------ TEXT PROVIDED

Other than that, though, it's most another god-forsaken desert.
Peach Springs, AZ
This town is on the Hualapai Indian Reservation, which is where the West Entrance to
the Grand Canyon is. Because it's on Indian land, it's really hard to find out
anything about it (it's not managed by the National Parks Service, so the Grand Canyon
tourist brochure doesn't say anything about it).
There's a hotel here, but it's full (probably just as well—the brochures indicate
it's part of an "Authentic Hualapai Experience" and we don't do "experiences" very
But we do find out about a road we were going to take: "Buck and Doe road? What kind
of 4-wheel drive vehicle do you have? A car? Better go around, then."
Since we have to go around anyway (our poor PT Cruiser has been through enough,
already), we decide to push on to Kingman, where there will be lots of motels.
We have a strategy for finding motel rooms, now. Robert uses his GPS software to find
three motels where we want to stop and gets the phone numbers. We call and find out
their rates. Then we drive by and stop at the one that we're least likely to "hear a
fighting in the parking lot" (okay, it's not a perfect system).

------------
------ MATERIAL SHOWN

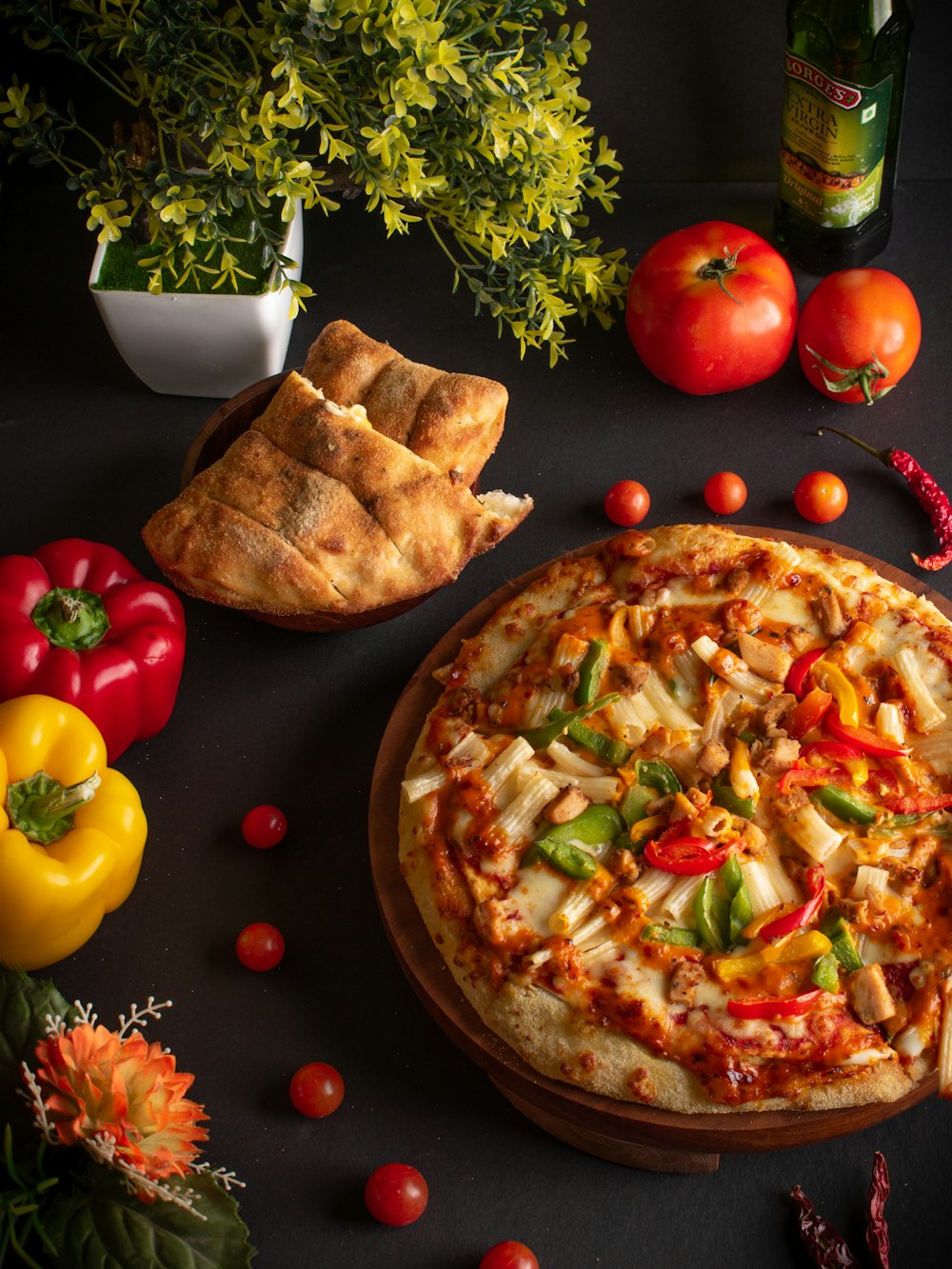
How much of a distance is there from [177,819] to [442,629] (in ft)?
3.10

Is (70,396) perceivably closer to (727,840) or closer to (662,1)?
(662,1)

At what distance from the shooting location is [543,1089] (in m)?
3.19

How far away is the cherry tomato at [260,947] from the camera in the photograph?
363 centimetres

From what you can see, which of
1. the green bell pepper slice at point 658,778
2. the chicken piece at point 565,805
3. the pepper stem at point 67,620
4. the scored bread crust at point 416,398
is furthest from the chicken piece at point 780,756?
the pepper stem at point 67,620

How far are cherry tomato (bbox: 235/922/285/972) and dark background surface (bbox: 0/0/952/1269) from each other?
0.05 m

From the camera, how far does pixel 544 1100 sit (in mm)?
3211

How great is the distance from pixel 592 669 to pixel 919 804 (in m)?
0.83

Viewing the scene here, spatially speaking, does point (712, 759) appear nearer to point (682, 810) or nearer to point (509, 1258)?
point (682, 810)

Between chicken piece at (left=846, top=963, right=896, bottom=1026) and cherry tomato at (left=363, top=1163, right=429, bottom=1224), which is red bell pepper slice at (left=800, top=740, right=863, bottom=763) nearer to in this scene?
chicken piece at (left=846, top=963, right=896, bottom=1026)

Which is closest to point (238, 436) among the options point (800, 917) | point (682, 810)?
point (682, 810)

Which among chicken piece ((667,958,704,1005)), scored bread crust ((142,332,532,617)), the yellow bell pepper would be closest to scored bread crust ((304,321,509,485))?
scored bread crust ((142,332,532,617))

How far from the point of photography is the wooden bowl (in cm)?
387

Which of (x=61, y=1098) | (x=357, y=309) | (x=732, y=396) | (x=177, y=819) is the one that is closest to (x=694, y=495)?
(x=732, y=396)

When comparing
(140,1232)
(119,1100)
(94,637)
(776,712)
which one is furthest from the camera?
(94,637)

------------
------ MATERIAL SHOWN

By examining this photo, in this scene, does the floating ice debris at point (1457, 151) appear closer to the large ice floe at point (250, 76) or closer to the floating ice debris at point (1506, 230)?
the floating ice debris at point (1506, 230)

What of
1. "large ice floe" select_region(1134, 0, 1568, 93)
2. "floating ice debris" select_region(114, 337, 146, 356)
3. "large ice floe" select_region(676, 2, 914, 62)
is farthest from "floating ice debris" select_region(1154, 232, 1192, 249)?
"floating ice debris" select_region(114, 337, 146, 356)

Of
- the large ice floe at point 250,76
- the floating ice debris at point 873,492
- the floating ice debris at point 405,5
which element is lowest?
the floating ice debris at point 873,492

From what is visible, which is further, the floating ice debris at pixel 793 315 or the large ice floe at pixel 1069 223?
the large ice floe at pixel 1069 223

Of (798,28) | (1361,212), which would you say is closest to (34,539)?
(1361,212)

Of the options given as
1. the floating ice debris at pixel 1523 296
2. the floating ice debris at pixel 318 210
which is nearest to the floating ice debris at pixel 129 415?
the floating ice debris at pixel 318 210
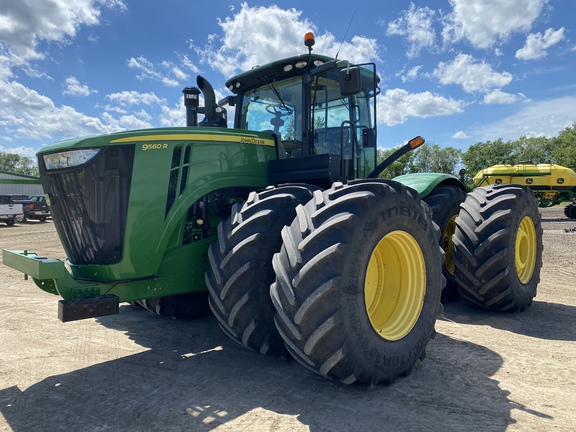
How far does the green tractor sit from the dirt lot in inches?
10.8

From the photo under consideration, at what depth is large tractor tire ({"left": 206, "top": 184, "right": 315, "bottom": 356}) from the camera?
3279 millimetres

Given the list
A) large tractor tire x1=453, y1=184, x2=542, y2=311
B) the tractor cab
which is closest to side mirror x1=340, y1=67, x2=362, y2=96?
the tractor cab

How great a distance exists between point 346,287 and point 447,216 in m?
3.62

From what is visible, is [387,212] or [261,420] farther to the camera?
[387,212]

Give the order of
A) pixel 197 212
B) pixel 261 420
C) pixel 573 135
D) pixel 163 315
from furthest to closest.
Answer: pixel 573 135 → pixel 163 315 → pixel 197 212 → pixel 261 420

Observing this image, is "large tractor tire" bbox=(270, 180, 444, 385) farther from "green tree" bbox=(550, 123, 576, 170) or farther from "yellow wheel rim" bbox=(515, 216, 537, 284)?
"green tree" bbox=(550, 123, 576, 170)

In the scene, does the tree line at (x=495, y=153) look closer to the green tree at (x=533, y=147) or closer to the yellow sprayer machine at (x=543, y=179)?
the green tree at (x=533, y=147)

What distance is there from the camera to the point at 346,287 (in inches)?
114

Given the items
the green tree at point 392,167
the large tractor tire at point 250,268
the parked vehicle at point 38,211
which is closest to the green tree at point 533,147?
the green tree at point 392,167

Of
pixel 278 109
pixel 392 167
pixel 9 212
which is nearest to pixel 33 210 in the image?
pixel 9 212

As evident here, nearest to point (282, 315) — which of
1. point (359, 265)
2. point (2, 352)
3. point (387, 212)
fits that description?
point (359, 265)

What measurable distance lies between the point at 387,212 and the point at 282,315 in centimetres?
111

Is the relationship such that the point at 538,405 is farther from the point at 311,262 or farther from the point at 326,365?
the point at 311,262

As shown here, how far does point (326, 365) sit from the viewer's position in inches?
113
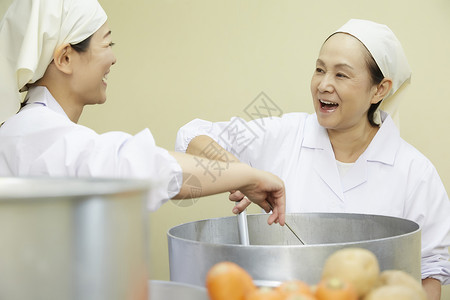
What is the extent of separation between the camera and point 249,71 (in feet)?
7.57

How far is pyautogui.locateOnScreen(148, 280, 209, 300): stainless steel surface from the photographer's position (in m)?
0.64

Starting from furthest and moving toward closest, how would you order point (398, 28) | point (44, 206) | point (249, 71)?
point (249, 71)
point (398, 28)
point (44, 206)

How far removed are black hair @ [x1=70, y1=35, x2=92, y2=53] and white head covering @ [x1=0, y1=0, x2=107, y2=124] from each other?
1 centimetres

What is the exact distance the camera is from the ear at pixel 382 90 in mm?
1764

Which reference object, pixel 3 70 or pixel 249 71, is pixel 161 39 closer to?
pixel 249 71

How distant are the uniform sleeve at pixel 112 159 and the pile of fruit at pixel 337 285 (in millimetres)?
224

------------

> _REQUEST_
Turn the paragraph of the travel account that begins "We have a strategy for finding motel rooms" into a brief list of its steps.

> _RESPONSE TO THE TASK_
- Robert uses his GPS software to find three motels where they want to stop and gets their phone numbers.
- They call each motel to learn its rates.
- They drive by and stop at the one least likely to have fighting in the parking lot, though the system isn't perfect.